No, we don't want cryptocurrency-related questions, definitely so when they deal with these aspects of cryptocurrencies:
- Practicalities: How do I…? Why does this website…? Why does this program…?
- IT security: best protecting private key…
- Programming, version, options, compatibility…
- Theft, deception, social engineering, and other practices of the field.
- Economics: Price (in)stability, Stock market, What's money…? How to make some…?

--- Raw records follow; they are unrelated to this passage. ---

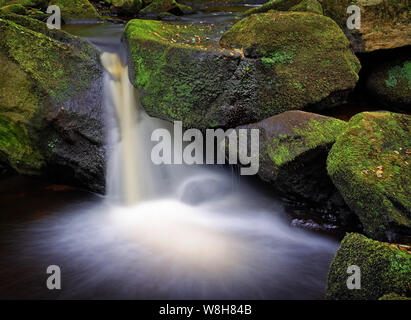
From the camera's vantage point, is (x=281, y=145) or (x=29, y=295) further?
(x=281, y=145)

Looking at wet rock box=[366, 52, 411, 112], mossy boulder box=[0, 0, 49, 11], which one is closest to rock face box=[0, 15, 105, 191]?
wet rock box=[366, 52, 411, 112]

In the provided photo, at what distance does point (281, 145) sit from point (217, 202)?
1.51 meters

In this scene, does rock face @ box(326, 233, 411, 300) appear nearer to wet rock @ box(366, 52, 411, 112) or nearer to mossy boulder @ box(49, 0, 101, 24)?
wet rock @ box(366, 52, 411, 112)

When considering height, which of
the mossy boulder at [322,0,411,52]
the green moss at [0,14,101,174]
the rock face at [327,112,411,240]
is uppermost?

- Sociology: What are the criteria that people use to decide what they do…?
- Legals
Cryptocurrency-related questions with a strictly cryptographic core, but that (without explanation or linked reference) use non-standard terminology (e.g. use "public key" for the hash of a public key), or nondescript terms ("blockchain" is a favorite), should be closed for vagueness alone. That's a common kind.
It's hard to distinguish if a website is legit or a scam, that notoriously can change any time or according to criteria like origin of request, there are precedents in the field, thus linking to a website on cryptocurrency incurs a higher risk of involuntarily participating in a scam than linking usually does. *Update, with an illustratiop: I initially closed this question as off-topic; then bowed to the argument that the question was cryptographic in nature, reopened it, and started to write the present answer. After days of investigation, the best hypothesis, which I have no reason to doubt, is that one of the websites linked in the question is a scam.
Among less clear-cut reasons that (in my personal opinion) we don't want cryptocurrency-related questions:
- Cryptocurrencies can be viewed as Ponzi or pyramid schemes, with cryptographic values possessing some arbitrary properties being the modern equivalent of tulip bulbs. There's no clear cut. Some of that may be illegal in some jurisdictions, and we don't want to participate in something that may be illegal.
- Some cryptocurrencies are wasting natural resources, which should be discouraged, if not outlawed.